--- Begin ---

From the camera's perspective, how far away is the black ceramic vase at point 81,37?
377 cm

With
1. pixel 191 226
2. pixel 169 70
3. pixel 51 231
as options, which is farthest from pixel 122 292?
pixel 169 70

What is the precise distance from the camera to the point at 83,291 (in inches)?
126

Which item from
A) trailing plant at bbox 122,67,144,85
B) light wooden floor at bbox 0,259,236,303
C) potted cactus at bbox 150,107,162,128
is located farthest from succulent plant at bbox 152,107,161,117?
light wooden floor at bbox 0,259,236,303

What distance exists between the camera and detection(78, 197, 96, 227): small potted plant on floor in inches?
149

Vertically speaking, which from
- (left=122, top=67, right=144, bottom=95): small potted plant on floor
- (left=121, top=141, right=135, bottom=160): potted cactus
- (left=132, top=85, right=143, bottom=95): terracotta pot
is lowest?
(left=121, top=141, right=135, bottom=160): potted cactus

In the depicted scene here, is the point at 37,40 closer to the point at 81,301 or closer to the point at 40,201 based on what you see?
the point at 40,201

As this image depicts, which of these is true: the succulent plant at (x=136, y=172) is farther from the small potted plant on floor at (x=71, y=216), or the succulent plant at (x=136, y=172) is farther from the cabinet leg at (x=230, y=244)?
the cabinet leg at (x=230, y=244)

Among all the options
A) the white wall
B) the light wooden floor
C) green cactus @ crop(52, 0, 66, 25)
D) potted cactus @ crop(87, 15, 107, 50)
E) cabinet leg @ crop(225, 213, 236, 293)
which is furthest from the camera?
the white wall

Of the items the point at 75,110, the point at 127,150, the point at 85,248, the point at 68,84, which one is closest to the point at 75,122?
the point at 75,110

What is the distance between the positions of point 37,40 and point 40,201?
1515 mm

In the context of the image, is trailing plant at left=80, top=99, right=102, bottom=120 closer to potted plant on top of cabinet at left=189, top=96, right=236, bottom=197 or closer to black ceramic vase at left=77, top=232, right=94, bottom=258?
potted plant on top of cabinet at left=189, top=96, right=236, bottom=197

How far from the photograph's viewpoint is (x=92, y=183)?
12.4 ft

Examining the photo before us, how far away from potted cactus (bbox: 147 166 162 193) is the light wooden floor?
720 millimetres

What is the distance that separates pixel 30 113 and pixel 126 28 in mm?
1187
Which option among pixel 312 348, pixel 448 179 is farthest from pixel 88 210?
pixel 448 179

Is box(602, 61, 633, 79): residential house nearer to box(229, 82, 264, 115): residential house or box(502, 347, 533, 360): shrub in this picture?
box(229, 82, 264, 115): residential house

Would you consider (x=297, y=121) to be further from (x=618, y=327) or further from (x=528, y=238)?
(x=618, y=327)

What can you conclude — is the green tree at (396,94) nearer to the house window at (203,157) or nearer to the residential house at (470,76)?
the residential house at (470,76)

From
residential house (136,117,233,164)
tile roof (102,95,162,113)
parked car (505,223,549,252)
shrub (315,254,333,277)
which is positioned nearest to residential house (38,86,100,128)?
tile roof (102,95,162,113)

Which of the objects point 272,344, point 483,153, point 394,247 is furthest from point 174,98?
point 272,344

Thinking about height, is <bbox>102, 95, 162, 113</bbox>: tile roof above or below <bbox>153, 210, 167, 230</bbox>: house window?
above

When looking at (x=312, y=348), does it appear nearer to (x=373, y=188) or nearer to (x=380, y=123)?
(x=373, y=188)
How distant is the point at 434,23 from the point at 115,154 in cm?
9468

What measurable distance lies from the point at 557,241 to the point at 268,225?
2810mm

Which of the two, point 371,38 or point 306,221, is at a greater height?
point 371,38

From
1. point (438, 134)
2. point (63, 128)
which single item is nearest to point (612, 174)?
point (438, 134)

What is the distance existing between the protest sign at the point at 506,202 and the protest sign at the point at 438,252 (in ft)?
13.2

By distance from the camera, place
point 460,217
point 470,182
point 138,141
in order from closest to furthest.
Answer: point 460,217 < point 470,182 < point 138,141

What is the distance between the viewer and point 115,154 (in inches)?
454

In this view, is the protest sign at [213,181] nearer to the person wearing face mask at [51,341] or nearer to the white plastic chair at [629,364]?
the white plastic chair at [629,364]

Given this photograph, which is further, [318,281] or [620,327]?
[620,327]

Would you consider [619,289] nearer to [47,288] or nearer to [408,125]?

--- End ---

Can you write out all of the material above again, changing "the viewer" to "the observer" and leaving everything else as it is?

From the camera's perspective, how far away is the black ceramic vase at point 81,37?
377 cm

With
1. pixel 191 226
2. pixel 169 70
3. pixel 51 231
as options, which is farthest from pixel 122 292?
pixel 169 70

What is the precise distance from the camera to the point at 83,291 (in inches)?
126

Which item from
A) trailing plant at bbox 122,67,144,85
B) light wooden floor at bbox 0,259,236,303
C) potted cactus at bbox 150,107,162,128
is located farthest from succulent plant at bbox 152,107,161,117?
light wooden floor at bbox 0,259,236,303

What distance exists between the camera and detection(78, 197, 96, 227): small potted plant on floor in inches?
149

Vertically speaking, which from
- (left=122, top=67, right=144, bottom=95): small potted plant on floor
- (left=121, top=141, right=135, bottom=160): potted cactus
- (left=132, top=85, right=143, bottom=95): terracotta pot
is lowest?
(left=121, top=141, right=135, bottom=160): potted cactus

In the depicted scene here, is the point at 37,40 closer to the point at 81,301 or closer to the point at 40,201 based on what you see?
the point at 40,201

As this image depicts, which of these is true: the succulent plant at (x=136, y=172) is farther from the small potted plant on floor at (x=71, y=216), or the succulent plant at (x=136, y=172) is farther from the cabinet leg at (x=230, y=244)?
the cabinet leg at (x=230, y=244)

Among all the options
A) the white wall
B) the light wooden floor
C) green cactus @ crop(52, 0, 66, 25)
D) potted cactus @ crop(87, 15, 107, 50)
E) cabinet leg @ crop(225, 213, 236, 293)
which is furthest from the camera?
the white wall

Of the items the point at 75,110, the point at 127,150, the point at 85,248, the point at 68,84, which one is closest to the point at 75,122?
the point at 75,110

What is the distance between the positions of point 37,40 and point 40,201?
1515 mm

In the context of the image, is trailing plant at left=80, top=99, right=102, bottom=120 closer to potted plant on top of cabinet at left=189, top=96, right=236, bottom=197 or closer to black ceramic vase at left=77, top=232, right=94, bottom=258?
potted plant on top of cabinet at left=189, top=96, right=236, bottom=197

How far from the photograph's viewpoint is (x=92, y=183)?
12.4 ft

Examining the photo before us, how far away from potted cactus (bbox: 147 166 162 193) is the light wooden floor?
720 millimetres

What is the distance that separates pixel 30 113 and pixel 126 28 in mm?
1187
Which option among pixel 312 348, pixel 448 179 is farthest from pixel 88 210?
pixel 448 179

Is box(602, 61, 633, 79): residential house nearer to box(229, 82, 264, 115): residential house or box(502, 347, 533, 360): shrub in this picture?
box(229, 82, 264, 115): residential house

Would you consider (x=297, y=121) to be further from (x=618, y=327) or further from (x=528, y=238)?
(x=618, y=327)

What can you conclude — is the green tree at (396,94) nearer to the house window at (203,157) or nearer to the residential house at (470,76)?
the residential house at (470,76)

From
residential house (136,117,233,164)
tile roof (102,95,162,113)
parked car (505,223,549,252)
shrub (315,254,333,277)
which is positioned nearest to residential house (38,86,100,128)?
tile roof (102,95,162,113)

Which of the objects point 272,344, point 483,153, point 394,247 is furthest from point 174,98?
point 272,344

Thinking about height, is <bbox>102, 95, 162, 113</bbox>: tile roof above or below <bbox>153, 210, 167, 230</bbox>: house window?
above

When looking at (x=312, y=348), does it appear nearer to (x=373, y=188) or nearer to (x=380, y=123)?
(x=373, y=188)
How distant is the point at 434,23 from the point at 115,154 in cm?
9468

What measurable distance lies from the point at 557,241 to the point at 268,225?
2810mm

Which of the two, point 371,38 or point 306,221, is at a greater height?
point 371,38

From
1. point (438, 134)
2. point (63, 128)
which single item is nearest to point (612, 174)?
point (438, 134)

What is the distance existing between the protest sign at the point at 506,202 and the protest sign at the point at 438,252 (in ft)?
13.2

By distance from the camera, place
point 460,217
point 470,182
point 138,141
in order from closest to furthest.
Answer: point 460,217 < point 470,182 < point 138,141

What is the distance between the observer and point 115,154 (in inches)?
454

In this view, is the protest sign at [213,181] nearer to the person wearing face mask at [51,341] or nearer to the white plastic chair at [629,364]?
the white plastic chair at [629,364]

Given this photograph, which is further, [318,281] or [620,327]?
[620,327]

Would you consider [619,289] nearer to [47,288] or nearer to [408,125]?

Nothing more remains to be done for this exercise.